***** Data for the task *****

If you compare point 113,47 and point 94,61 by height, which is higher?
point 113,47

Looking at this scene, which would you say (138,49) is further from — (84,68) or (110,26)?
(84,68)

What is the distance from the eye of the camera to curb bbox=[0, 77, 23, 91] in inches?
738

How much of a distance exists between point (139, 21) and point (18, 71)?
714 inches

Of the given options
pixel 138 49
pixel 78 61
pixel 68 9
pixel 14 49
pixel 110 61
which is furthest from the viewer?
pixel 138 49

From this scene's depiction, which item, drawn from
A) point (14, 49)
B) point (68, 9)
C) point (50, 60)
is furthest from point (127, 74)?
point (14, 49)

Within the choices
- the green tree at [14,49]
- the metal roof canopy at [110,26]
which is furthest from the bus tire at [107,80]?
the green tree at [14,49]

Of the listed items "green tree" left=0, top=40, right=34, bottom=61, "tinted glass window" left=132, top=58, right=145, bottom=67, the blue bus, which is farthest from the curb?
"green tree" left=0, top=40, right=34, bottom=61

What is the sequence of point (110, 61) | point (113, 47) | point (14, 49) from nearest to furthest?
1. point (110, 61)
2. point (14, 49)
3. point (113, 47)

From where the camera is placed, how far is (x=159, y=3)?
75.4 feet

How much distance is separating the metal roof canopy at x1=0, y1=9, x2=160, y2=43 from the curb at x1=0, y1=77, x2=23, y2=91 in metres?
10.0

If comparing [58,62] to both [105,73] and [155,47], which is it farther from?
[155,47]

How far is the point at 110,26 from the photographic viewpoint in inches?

*****

Task instructions » Repeat the material above exactly.

Correct output »
If you compare point 113,47 and point 94,61 by height, which is higher?
point 113,47

Looking at this scene, which would you say (138,49) is further from — (84,68) or (110,26)?
(84,68)

What is the distance from the eye of the camera to curb bbox=[0, 77, 23, 91] in inches?
738

How much of a distance exists between point (139, 21) and point (18, 71)?
714 inches

Of the given options
pixel 138 49
pixel 78 61
pixel 68 9
pixel 14 49
pixel 110 61
which is furthest from the viewer?
pixel 138 49

From this scene's depiction, which item, drawn from
A) point (14, 49)
B) point (68, 9)
C) point (50, 60)
is furthest from point (127, 74)?
point (14, 49)

Within the choices
- the green tree at [14,49]
- the metal roof canopy at [110,26]
which is furthest from the bus tire at [107,80]?
the green tree at [14,49]

Of the listed items "green tree" left=0, top=40, right=34, bottom=61, "tinted glass window" left=132, top=58, right=145, bottom=67, the blue bus, which is farthest from the curb?
"green tree" left=0, top=40, right=34, bottom=61

What is the sequence of point (110, 61) | point (113, 47) | point (14, 49) from nearest to furthest?
1. point (110, 61)
2. point (14, 49)
3. point (113, 47)

From where the camera is placed, how far is (x=159, y=3)?
75.4 feet

How much distance is separating the metal roof canopy at x1=0, y1=9, x2=160, y2=43 from the curb at x1=0, y1=77, x2=23, y2=91 in metres?
10.0

If comparing [58,62] to both [105,73] and [155,47], which is it farther from?
[155,47]

How far is the point at 110,26 from the photographic viewpoint in inches?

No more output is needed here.